A
dor na sola do pé, turbilhão, caminho com o sol a lamber minha epiderme, a
escorregar seu barulho pela careca se formando em minha cabeça, passos largos,
fortes e determinados, escolho atravessar a rua, escolho ou sou escolhido pela
velocidade do automóvel que vem ao meu encontro, não encontro saída, corro com
a dor na sola do pé, essa dor que existe e me lembra que existo, existo
enquanto dor, enquanto deliberação de correr, enquanto penso, mas penso depois de
existir, depois da dor ou penso em tudo isso e logo existo correndo, doendo?...Escrevo.
A
frustração profissional dentro do embrulho da crise econômica, da falta de
estrutura, contingências da vida, é ser muito egoísta pensar que o mundo gira
ao meu redor, mas fora de mim tudo é “em si’, tudo é gratuidade, matéria sem
sentido, dou sentido ao mundo ao pensar o mundo, minha consciência, esse nada,
esse quase espiritual que dá vida, sentido ao mundo, o mundo é consciência, o
mundo é um nada em minha mente e é tudo que não significa nada fora de minha
mente, e eu fora do mundo sou uma mente sem necessidade, gratuito como tudo que
tem vida, peso e não serve para nada além de estar no mundo, penso sobre isso,
logo sou um ser que sabe que sou e que nada sei além disso.
Eu
me escolho, o mundo não me escolhe, apenas faz de mim o que quer de forma
inconsciente, nasço pobre, branco, filho de pai analfabeto, de mãe sem leitura
ouvindo sertanejo, mas me escolho roqueiro, sambista, leitor de Nietzsche,
Sartre e Victor Hugo, ou fui escolhido pelos acidentes da vida, me esbarrei em
programas de tv que falavam de Shakespeare, vi filmes baseados nos livros de
Hugo, conheci objeto e pessoas que gostavam de filmes e liam Marx, Weber e
poetas gozadores, me escolhi pelas amizades e fui escolhido sem maldade pelo
mundo, o mundo é uma projeção de minha mente que é produto do mundo, idealismo
safado, materialismo vagabundo, fenomenologia da algazarra, muito barulho por
nada, eis que minha consciência toma tudo isso como subjetivamente, condicionado
pela economia, ideologia e sociedade não determinando minhas atitudes,
livremente me escolho enquanto produto sem meio.
Abro
a tela e vejo a polêmica no mundo virtual, jornais, a prova do ENEM, uma
questão sobre feminismo:
Ninguém nasce
mulher: torna-se mulher.
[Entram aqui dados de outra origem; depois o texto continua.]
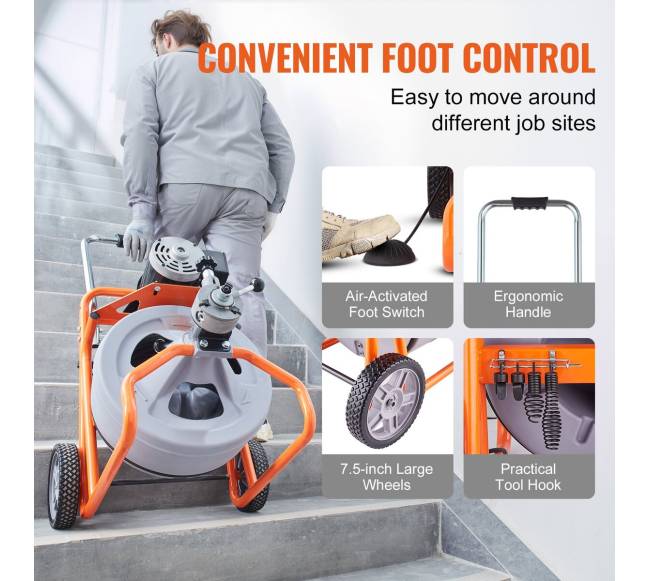 Kanalizacijos valiklis automatinis su ratukais5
Nenhum destino biológico, psíquico, econômico define a
forma que a fêmea humana assume no seio da sociedade; é o conjunto da
civilização que elabora esse produto intermediário entre o macho e o castrado
que qualificam o feminino. BEAUVOIR, S. O segundo sexo. Rio de Janeiro: Nova
Fronteira, 1980.
Não escolhemos
nascer machos e fêmeas, não escolhemos nascer negros, nem mesmo pobres, mas
escolhemos ser homens, mulheres, somos livres para isso, não é determinação
biológica ou econômica, é projeto livre de ser a partir do que a vida nos foi
legada, biologicamente, sociologicamente, somos livres para escolher a partir das
determinações e determinar que nossas vidas sigam caminhos que não dominamos, pois,
o futuro é como águas entre os dedos. “O essencial é contingência. O que quero
dizer é que, por definição, a existência não é necessidade. Existir é
simplesmente estar presente...”A Náusea. Não necessitamos ser homem ou mulher, somos
livremente projeto e projetamos ser o que queremos ser a partir das
necessidades de nascer macho ou fêmea, eu escolho homem heterossexual, isso não
faz de mim um padrão necessário, apenas mais uma escolha ambulante que irá viver
sem sentido e morrer sem necessidade.